I offered two responses to this reminder as an introduction to our PM for the second Sunday of Lent last night.
1) We live in an ocean of spiritual trash. Like poor albatrosses who fill their bellies with bottlecaps and die, we are tempted to fill our spirits (and bellies) with trash. It is deadly.
2) Like the news show gave me a way to stand back and see what was going on, and also gave me a moment to stand back and interpret the meaning of the Pacific Garbage Patch, I am always in need of places in which to “stand back” and see the reality in which I live – whether it is an environmentally degraded earth or a spiritually-degraded society (which go together, don’t they?).
In Jesus, we have a place to stand. Paul says it vividly in Romans 5: “We have been justified through faith, we have peace with God through our Lord Jesus Christ, through whom we have gained access by faith into this grace in which we now stand.” From the vantage point of grace we can see our situation and interpret it.
Lent is a season for getting some distance from the daily trash and seeing where we live and what we have become. Like researchers, we open up our spiritual stomachs and see whether we have ingested “bottle caps” of nonsense from the world. We need a long season for this practice, since humans are prone to actually believing that filling the ocean with undegradable plastic debris is no big deal. I had a personal experience of this one time while visiting Eleuthera. Our place came with a deserted stretch of seaward beach, which was spectacular. But the beach was filled with plastic debris and other detritus from ships. We were astounded at the quantity. It took a while before we could enjoy the beach with the debris. But we managed to tune out the degradation. Humans adapt to trash well. During Lent we fast from our adaptation to sin and death and take our brave stand in grace.
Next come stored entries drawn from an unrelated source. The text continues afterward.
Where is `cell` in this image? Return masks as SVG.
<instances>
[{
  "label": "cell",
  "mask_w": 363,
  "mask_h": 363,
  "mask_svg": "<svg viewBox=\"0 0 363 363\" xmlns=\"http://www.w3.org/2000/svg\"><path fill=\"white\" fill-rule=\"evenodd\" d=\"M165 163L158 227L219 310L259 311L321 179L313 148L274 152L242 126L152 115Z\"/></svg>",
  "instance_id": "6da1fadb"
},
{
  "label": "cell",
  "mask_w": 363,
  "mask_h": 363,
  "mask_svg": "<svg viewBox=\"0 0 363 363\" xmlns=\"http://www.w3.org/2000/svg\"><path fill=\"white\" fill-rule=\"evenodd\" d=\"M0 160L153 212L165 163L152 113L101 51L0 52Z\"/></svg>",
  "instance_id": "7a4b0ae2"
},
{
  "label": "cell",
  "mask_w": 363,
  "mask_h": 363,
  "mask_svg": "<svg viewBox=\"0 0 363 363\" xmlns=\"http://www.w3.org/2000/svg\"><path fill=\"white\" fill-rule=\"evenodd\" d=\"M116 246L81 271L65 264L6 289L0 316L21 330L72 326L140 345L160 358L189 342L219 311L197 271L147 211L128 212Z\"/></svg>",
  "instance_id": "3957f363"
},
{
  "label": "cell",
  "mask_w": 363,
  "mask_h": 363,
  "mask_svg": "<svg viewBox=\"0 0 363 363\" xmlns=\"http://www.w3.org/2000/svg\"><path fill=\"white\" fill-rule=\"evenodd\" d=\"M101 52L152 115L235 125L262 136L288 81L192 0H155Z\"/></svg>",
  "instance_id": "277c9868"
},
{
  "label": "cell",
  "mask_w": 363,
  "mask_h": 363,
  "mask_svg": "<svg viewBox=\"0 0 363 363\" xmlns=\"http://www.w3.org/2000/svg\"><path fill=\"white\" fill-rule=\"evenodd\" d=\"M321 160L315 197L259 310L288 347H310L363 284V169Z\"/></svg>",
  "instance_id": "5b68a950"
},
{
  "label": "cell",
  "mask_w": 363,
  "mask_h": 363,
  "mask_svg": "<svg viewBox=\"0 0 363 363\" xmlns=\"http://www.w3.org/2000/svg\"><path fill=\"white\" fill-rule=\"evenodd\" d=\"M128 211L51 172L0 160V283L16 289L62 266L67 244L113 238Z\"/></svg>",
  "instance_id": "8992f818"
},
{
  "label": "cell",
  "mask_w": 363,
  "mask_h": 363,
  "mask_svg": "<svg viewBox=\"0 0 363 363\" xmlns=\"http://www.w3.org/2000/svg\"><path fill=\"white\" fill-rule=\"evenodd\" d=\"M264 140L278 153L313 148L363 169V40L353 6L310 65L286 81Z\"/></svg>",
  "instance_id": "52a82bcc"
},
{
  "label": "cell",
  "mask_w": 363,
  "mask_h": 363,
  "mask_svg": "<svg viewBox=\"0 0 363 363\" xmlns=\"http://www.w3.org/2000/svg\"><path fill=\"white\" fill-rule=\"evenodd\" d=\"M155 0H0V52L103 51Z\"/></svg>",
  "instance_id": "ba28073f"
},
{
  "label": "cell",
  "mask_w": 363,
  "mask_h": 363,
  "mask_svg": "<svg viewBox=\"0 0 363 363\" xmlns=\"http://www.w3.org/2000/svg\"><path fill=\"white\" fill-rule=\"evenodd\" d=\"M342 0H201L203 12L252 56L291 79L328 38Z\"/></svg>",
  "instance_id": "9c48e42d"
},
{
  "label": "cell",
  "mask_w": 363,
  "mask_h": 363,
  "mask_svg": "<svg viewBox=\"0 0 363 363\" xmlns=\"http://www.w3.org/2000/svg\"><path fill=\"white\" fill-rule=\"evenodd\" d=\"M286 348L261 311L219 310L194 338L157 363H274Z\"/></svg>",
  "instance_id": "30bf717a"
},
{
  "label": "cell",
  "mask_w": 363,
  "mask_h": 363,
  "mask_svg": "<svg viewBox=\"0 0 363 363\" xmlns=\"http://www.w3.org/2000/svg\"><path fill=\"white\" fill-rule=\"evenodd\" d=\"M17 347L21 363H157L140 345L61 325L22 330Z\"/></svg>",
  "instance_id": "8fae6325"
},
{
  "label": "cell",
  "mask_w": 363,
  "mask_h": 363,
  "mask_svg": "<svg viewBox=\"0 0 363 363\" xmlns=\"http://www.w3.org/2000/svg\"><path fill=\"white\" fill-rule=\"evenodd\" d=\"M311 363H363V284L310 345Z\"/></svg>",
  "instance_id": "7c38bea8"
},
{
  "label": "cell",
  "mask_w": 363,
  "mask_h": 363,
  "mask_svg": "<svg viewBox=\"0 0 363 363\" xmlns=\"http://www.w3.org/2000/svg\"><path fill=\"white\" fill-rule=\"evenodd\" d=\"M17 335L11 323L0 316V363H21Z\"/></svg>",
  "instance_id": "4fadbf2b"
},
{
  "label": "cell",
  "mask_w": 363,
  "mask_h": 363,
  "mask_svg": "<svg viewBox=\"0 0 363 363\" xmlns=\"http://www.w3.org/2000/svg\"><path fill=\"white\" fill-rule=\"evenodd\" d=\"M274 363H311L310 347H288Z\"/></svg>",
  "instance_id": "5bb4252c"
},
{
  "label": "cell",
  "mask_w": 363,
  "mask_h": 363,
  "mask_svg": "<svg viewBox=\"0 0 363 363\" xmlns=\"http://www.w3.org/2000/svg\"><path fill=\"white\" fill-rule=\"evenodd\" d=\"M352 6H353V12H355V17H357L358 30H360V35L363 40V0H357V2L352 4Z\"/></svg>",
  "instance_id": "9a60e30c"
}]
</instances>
Our weekly PMs are similar places to stand. We need to find some distance to find some connection. We need to step away from our daily lives in order to find the meaning of our daily lives. Some people choose detachment, others choose immersion. We choose a rhythm of distancing that saves us from giving up or giving in. On our spiritual ‘island” of grace we can see the debris, rather than eat it. We learn to better differentiate among the bits of data and communication that masquerade as sustenance but are really filling our lives with undegradable nothingness.